Be Local

I’ve kicked Twitter to the curb for the most part. I deactivated my main presence there and set up a new one which follows exactly 30 accounts in my local area which focus on severe weather, emergency response, or public information on the same. When bad weather rolls in (as it did last night and will again this weekend), I’ll turn it on to read (and contribute) weather spotting information as needed. The only other thing I was using it for was DM’ing my brother, and we’ve since moved to SMS. To the curb, then. Or halfway to the curb anyhow. The mobile app still has way too many sponsored posts. If I’m sitting at my desk, though, I can use oystyyer to keep an ad-free, 100% text experience.

As for the rest: I’m trying (with variable success) to limit my Reddit intake to the amateur radio-related sub(s). I switch between newsbeuter and liferea for RSS feed-reading. I use Firefox as my main browser, and have installed uBlock Origin and Privacy Badger. For many things, elinks still works fine. I also run a pi-hole on our local network.

Much of this – including renewing subscriptions to the two (!) local newspapers – has been part of a slowly growing focus on the local; that which is still arguably within our ken. I was for a long time “engaged” with way too many things. I know many people who still are, but can’t tell you what the city council decided last night about the big road projects or annexations, both of which have arguably more immediate impact on day-to-day life than a policy fight in Washington.

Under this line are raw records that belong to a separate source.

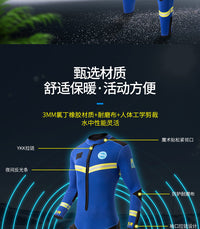专业水域救援潜水服连体游泳救生员衣服水上乐园救生员工作服漂流
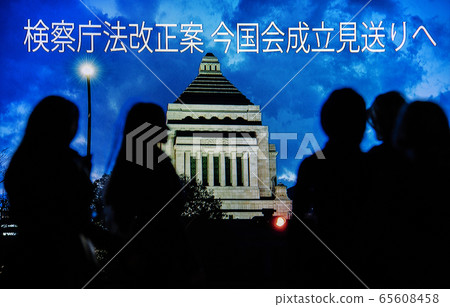 Japan's Tokyo Cityscape Prosecutor's Office Amendment to the National Assembly Japan's Tokyo Cityscape Prosecutor's Office Amendment to the National Assembly 65608458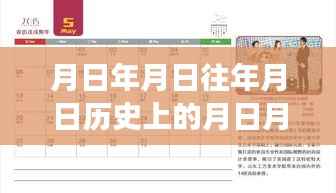广州人流实时直播间背后的历史脉络与变迁,神话与现实交织的年月日探索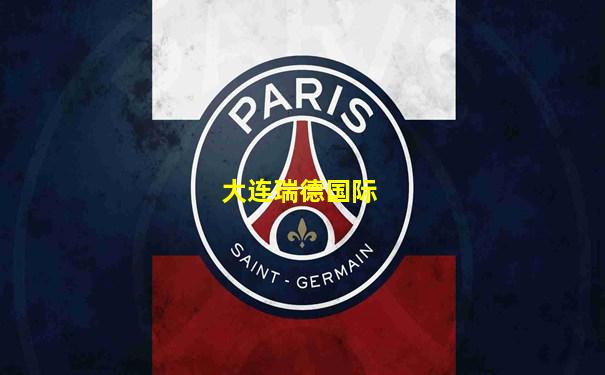 大连瑞德国际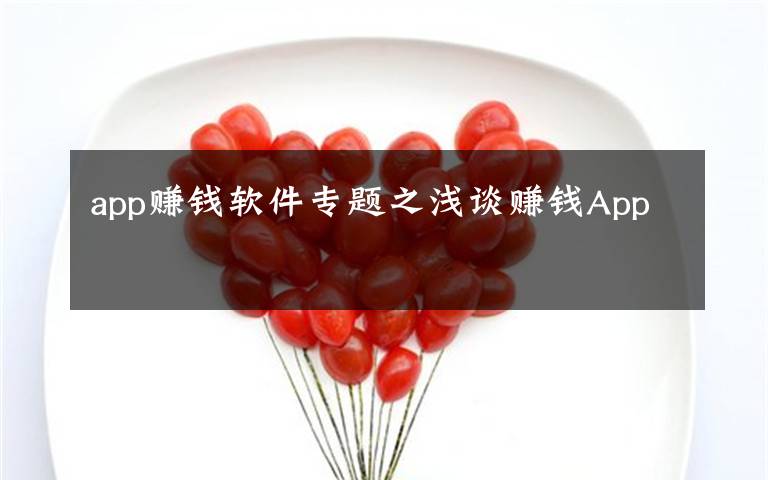 app赚钱软件专题之浅谈赚钱App
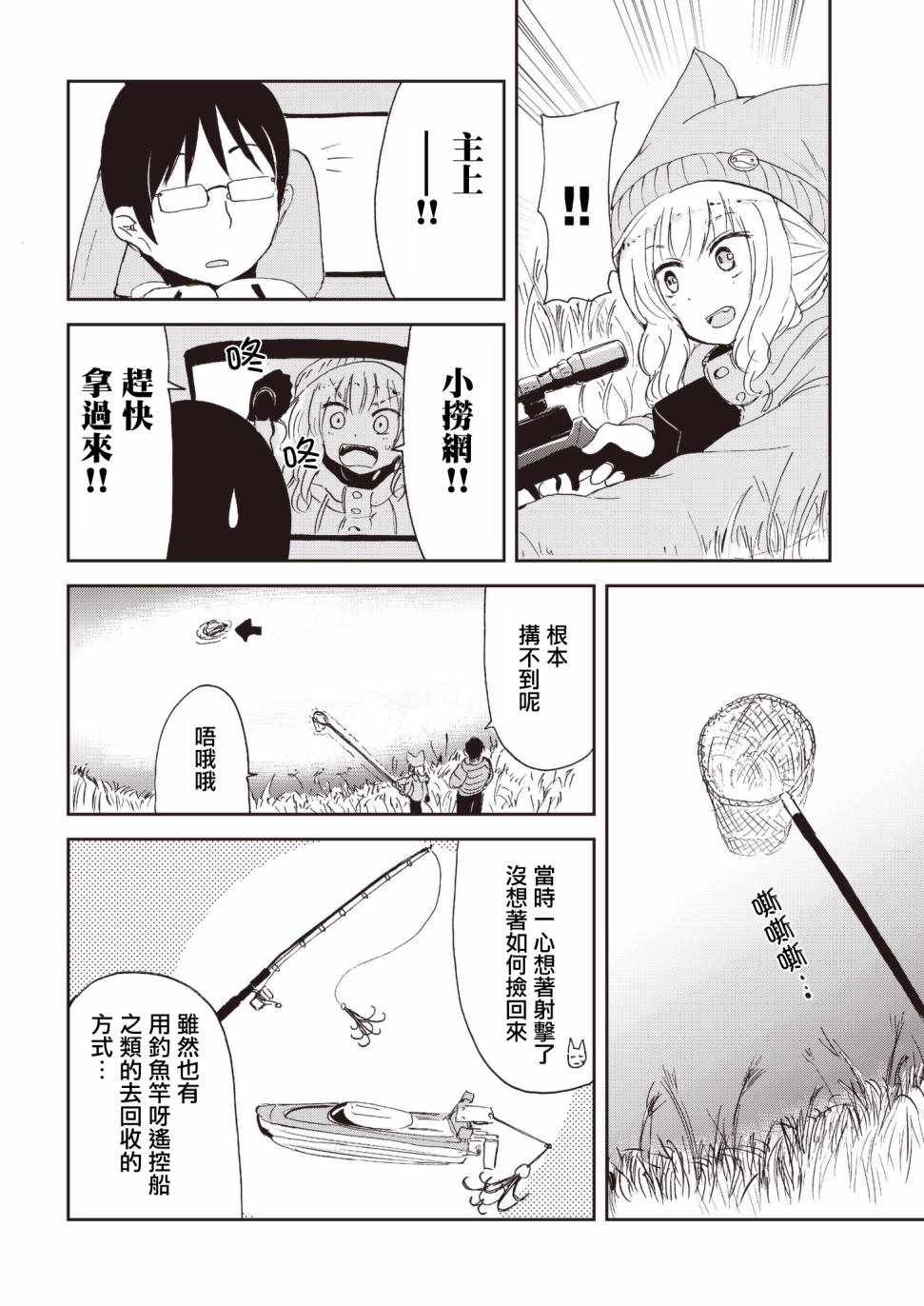 《我的妻子是狐妖》漫画 023话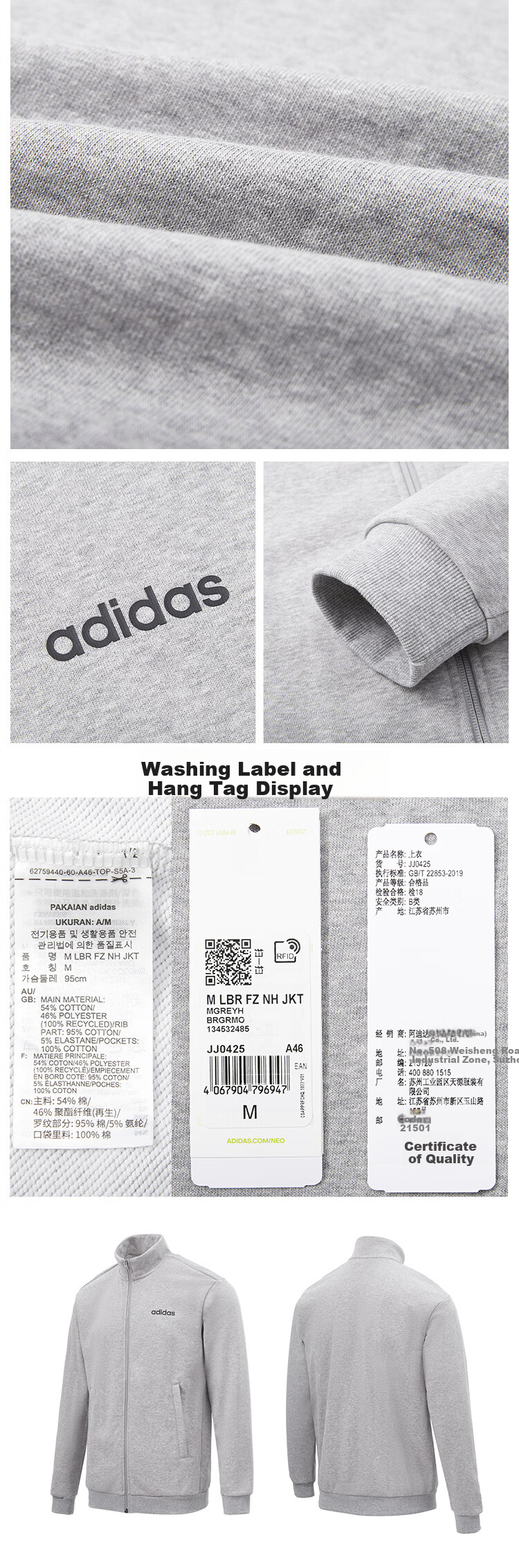 Adidas Men's Outdoor Comfortable Terry Cloth Jacket JJ0425 XL 2
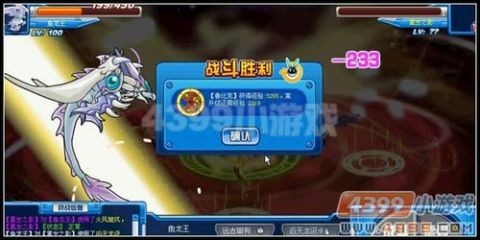 赛尔号菲尼克斯,赛尔号新神兽朱雀菲尼克斯攻略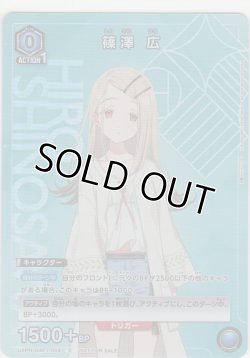 画像1: 篠澤 広≪プロモーション≫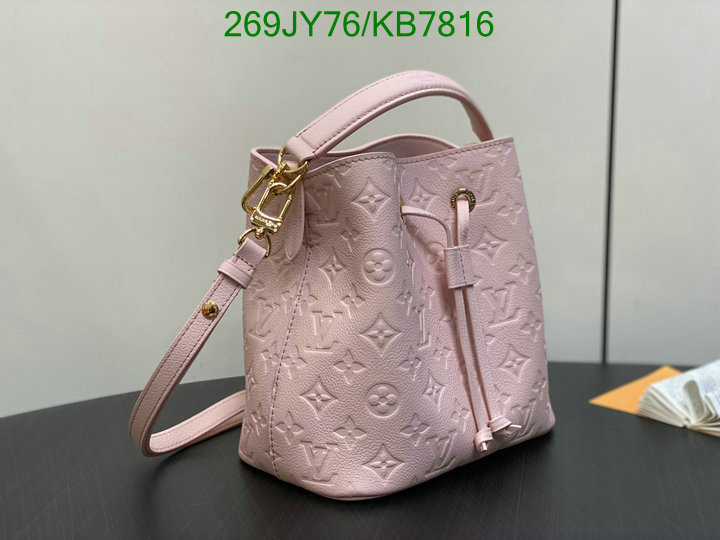 LV-Bag-Mirror Quality Code: KB7816 $: 269USD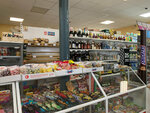 Клён (Khozandaykino Village, Vostochnaya Street, 2А), grocery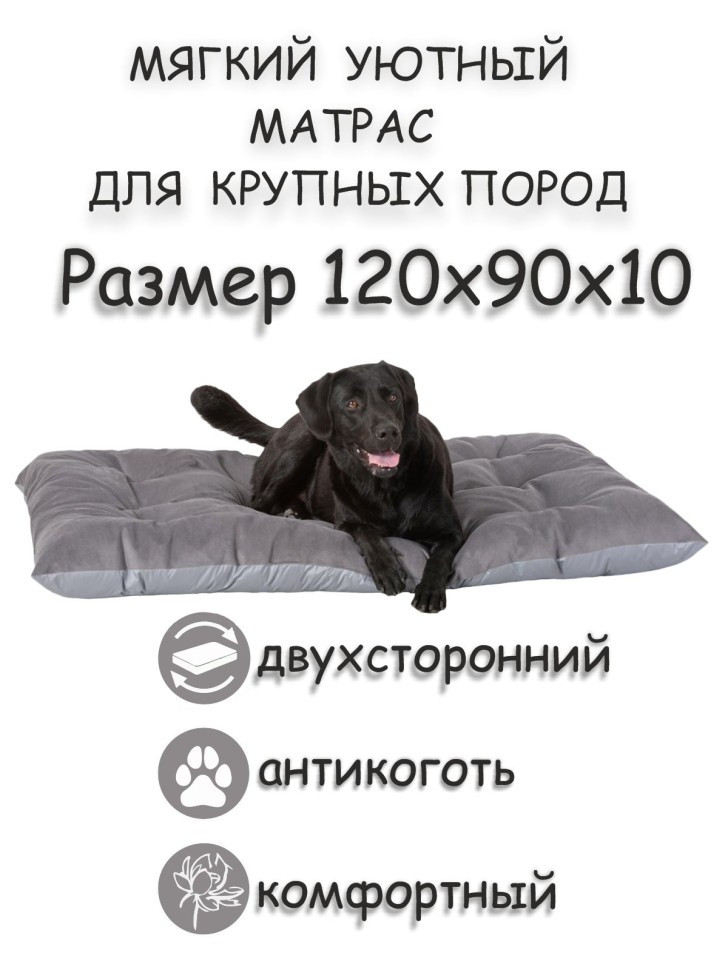 Матрас для крупных пород "Bubble" (серый)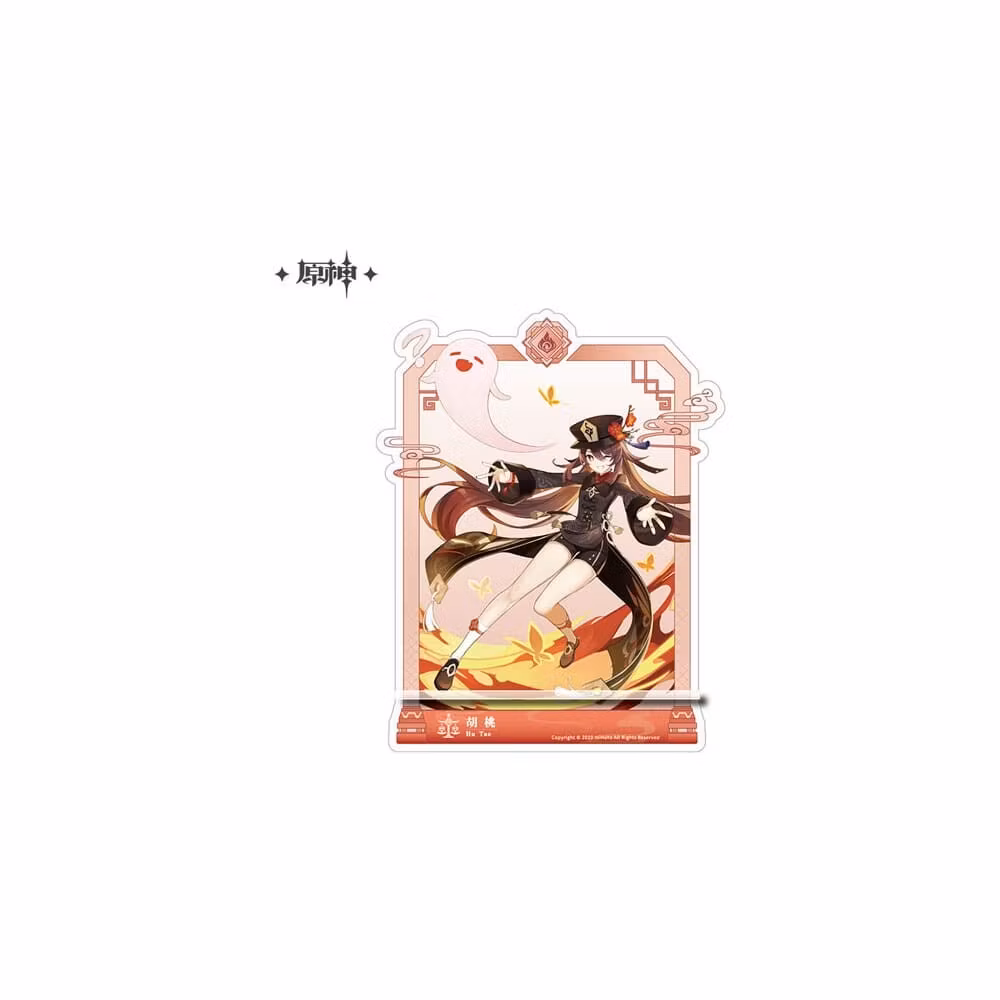Genshin Impact Acrylic Phone Stand Hu Tao 17 cm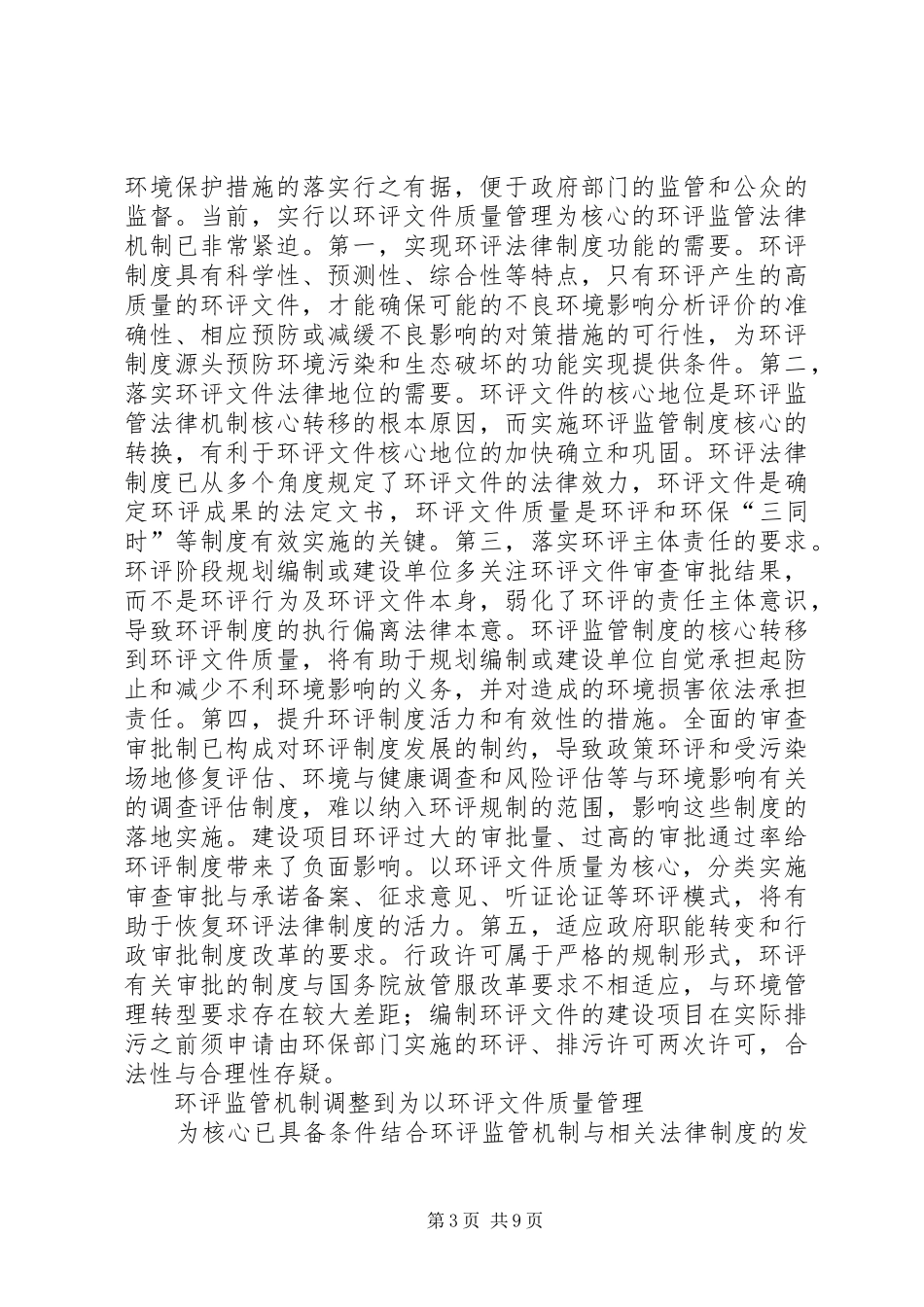 2024年质量管理监管法律机制思考_第3页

This goes equally for church politics, by the way. The latest pronouncements in Rome are interesting and certainly deserving of attention, but certainly not more attention than the goings-on at our local parish (or diocese). This sounds like a suggestion for complete withdrawal from issues beyond the county line. I’m not sure that’s possible, or even desirable. Recalibrating how much attention is paid or calories burnt in response is possible and worth a go.

And this is all very Benedictine - the focus on the particular people in the particular place you find yourself. Even beyond the walls of the monastery, we can strive for stabilio. In the face of the “engagement” colossus of the connected “social” world, we can’t focus long enough on our own feet. The world longs to see us uprooted - physically, mentally, spiritually.